By David R. Sands and Jerry Seper
THE WASHINGTON TIMES
Published November 30, 2006
President Bush’s proposal to loosen U.S. visa rules for a select group of allies yesterday drew strong protests from security analysts and strong support from countries that hope to benefit from the liberalized rules.
The starkly different reactions underscored the political force of the immigration security issue five years after the September 11 attacks, an issue that will quickly confront the new Democratic Congress early next year.
While the Department of Homeland Security (DHS) said yesterday there is no firm list of countries that would be given the waiver privilege, Mr. Bush’s proposal to ease travel curbs for select allies in Eastern Europe and East Asia “is absolutely the wrong thing to do,” said Janice Kephart, former counsel to the September 11 commission.
“All this would do would be to open up another loophole for people to get into the country at a time when we have yet to secure our borders against possible threats,” she added.
But Slovak Ambassador Rastislav Kacer, whose country is one of about a dozen allies hoping to qualify for the Visa Waiver Program, said the change would eliminate a major irritant in relations between the United States and string of close allies in Central Europe.
“People in Slovakia say, ‘OK, we support America in Iraq and around the world. Why are we not included in this program? Where is the justice?’ ” he said.
Mr. Kacer said ambassadors from a number of European countries hoping to join the waiver program will meet today with officials from the Department of Homeland Security to learn more about the administration’s plans.
Citizens of 27 countries — most from Western Europe but also including allies such as Australia, Japan and Singapore — now can travel to the United States for tourism or business for up to 90 days without a visa. No countries have been added to the list since the September 11 attacks.
Slovakia is one of about a dozen countries stuck on the doorstep for admittance, along with Bulgaria, Cyprus, the Czech Republic, Estonia, Greece, Hungary, Latvia, Lithuania, Malta, Poland, Romania and South Korea.

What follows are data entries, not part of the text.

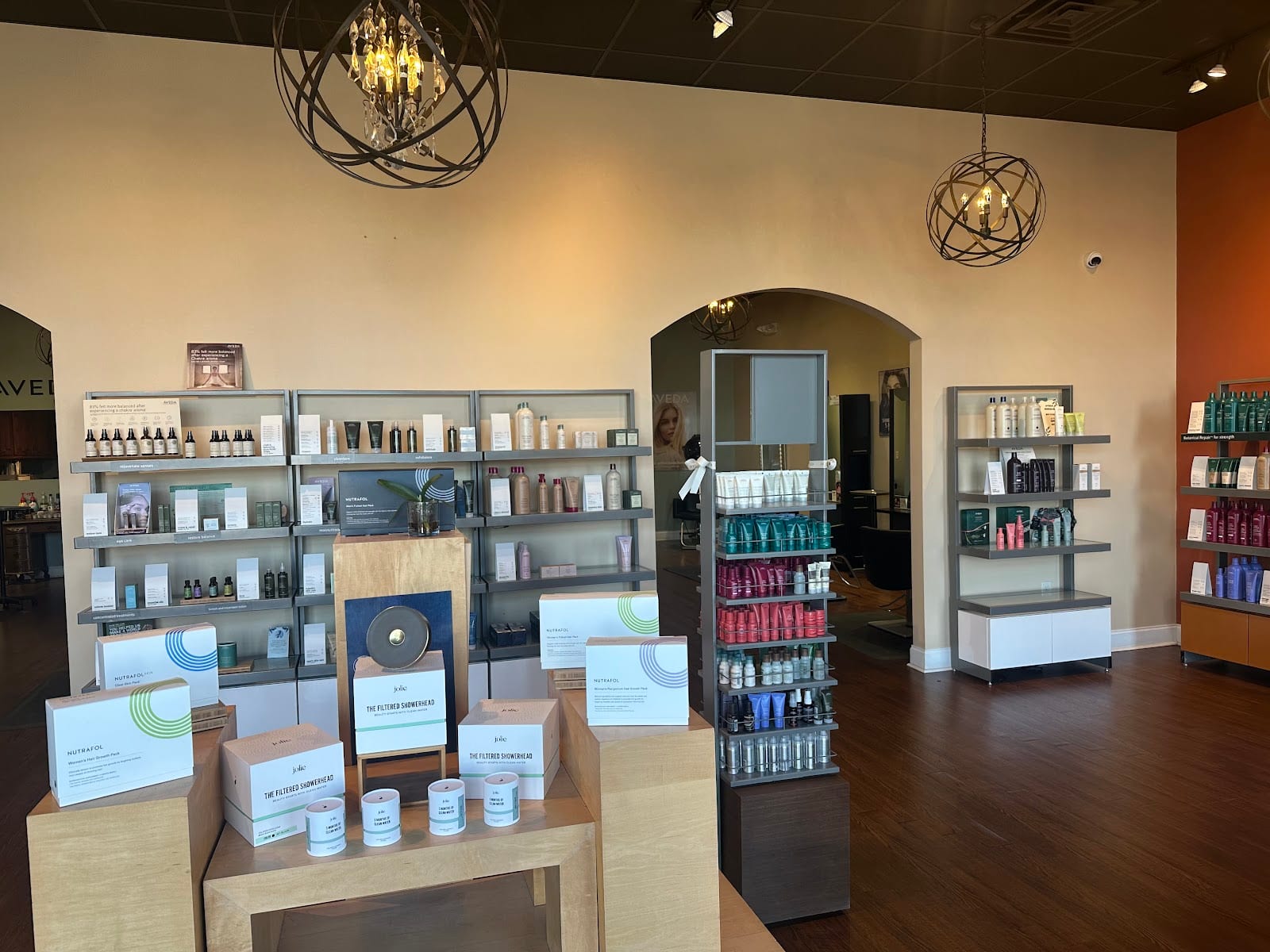 Terrabacio Madison Aveda Salon & Spa, photo 3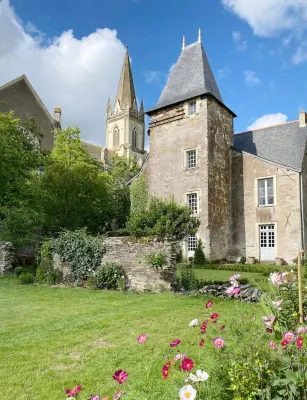 Manoir de Ghaisne - Homestays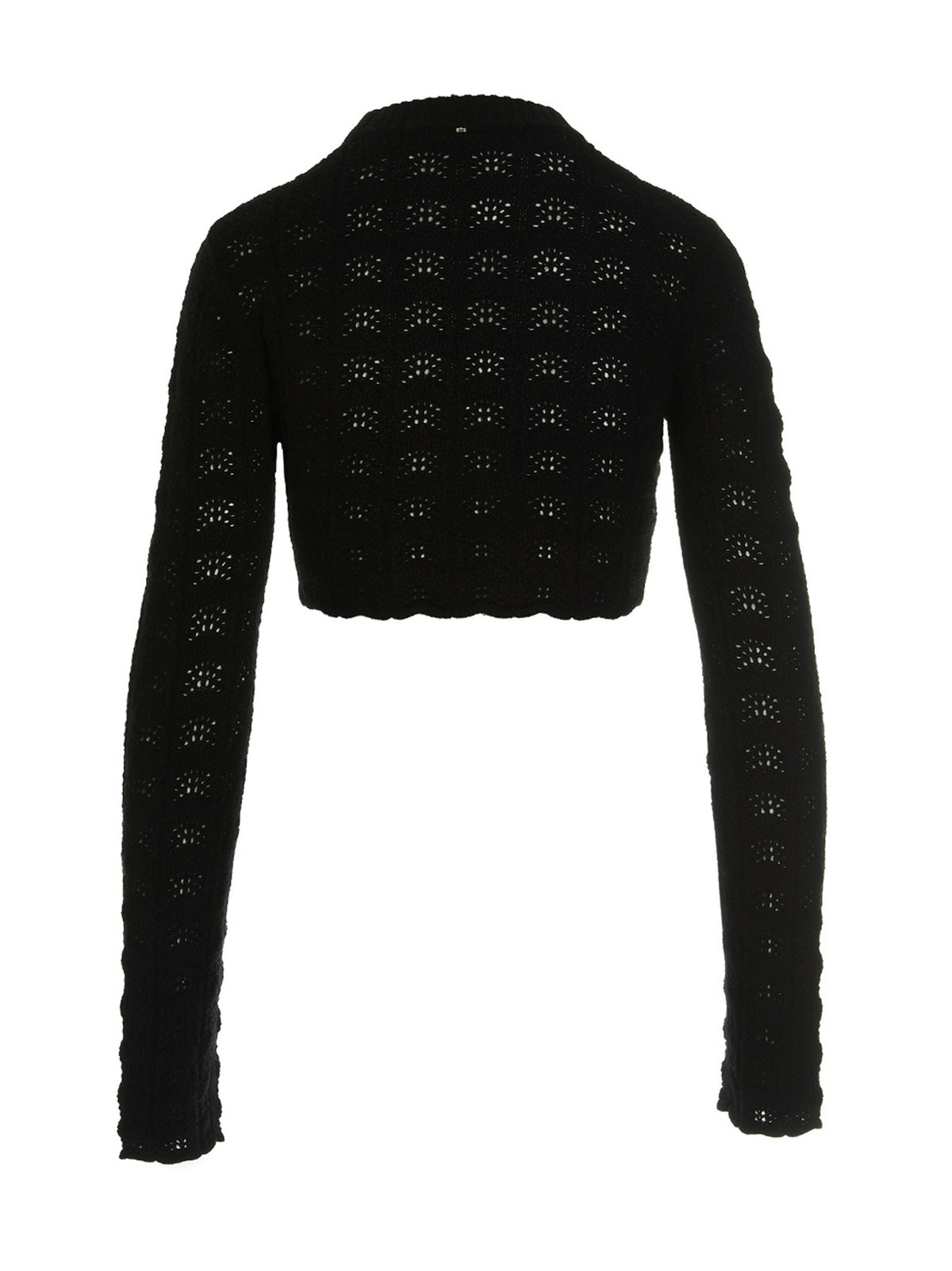 Sportmax Medea Sweater Black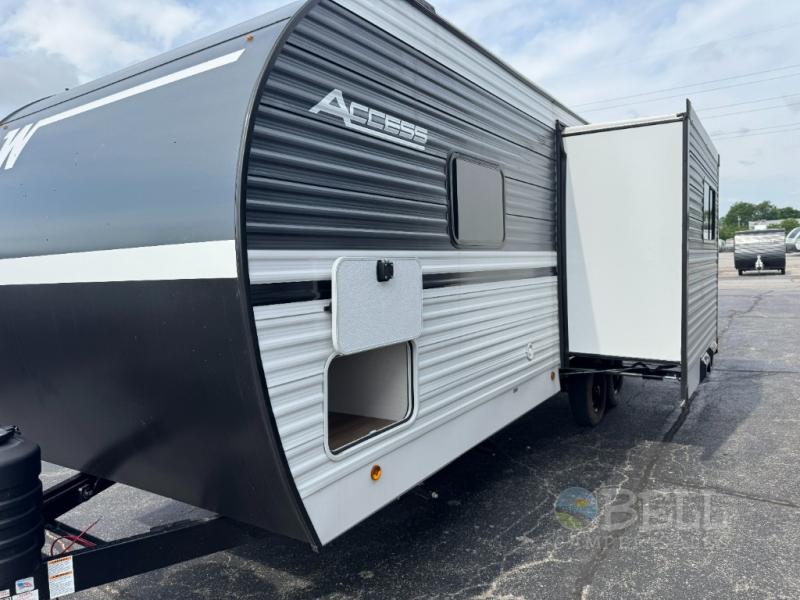 New 2026 Winnebago Access 25BH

Mr. Bush said Tuesday in the Estonian capital of Tallinn he would soon send a proposal to Congress to “loosen” the visa-waiver requirements to allow the applicants to qualify.
One major change: allowing countries with a visa-rejection rate above 3 percent, the current cutoff, to obtain the waiver, if those countries agree to other new security measures.
DHS spokesman Jarrod Agen said yesterday there is no timeline for the proposed changes, which still must be approved by Congress. He said there was “maybe a handful of countries” that would qualify for the waiver if the changes are adopted, but said the administration is not ready to “name names.”
Sen. George V. Voinovich, Ohio Republican, said he planned to introduce a bill next week to extend visa-free travel privileges to countries allied with the United States in the global war on terrorism. Mr. Voinovich had been drafting his bill separately from the administration proposal, an aide to the senator said.
But Michael W. Cutler, a retired senior agent with the now-defunct U.S. Immigration and Naturalization Service, said he was “outraged” by Mr. Bush’s suggestion that the number of visa-waiver countries be expanded without hurting security.
“The president is apparently willing to ignore high refusal rates for visa applications and is claiming that because aliens from visa-waiver countries generally leave the United States within [the authorized period], it is reasonable to have the citizens of those countries participate in a program that creates inherent national security vulnerabilities,” Mr. Cutler said.
“He makes those assertions even though he knows our government lacks the ability to know when these aliens leave our country.”
Daniel Griswold, a trade specialist at the libertarian Cato Institute, said Mr. Bush was apparently banking on a more friendly reception for the proposal with Democrats soon to be running Congress.
Mr. Griswold, who supports the change, predicted the visa waiver would be extended only to a tightly defined group of allies.
“I guarantee you the president was not talking about Saudi Arabia,” he said.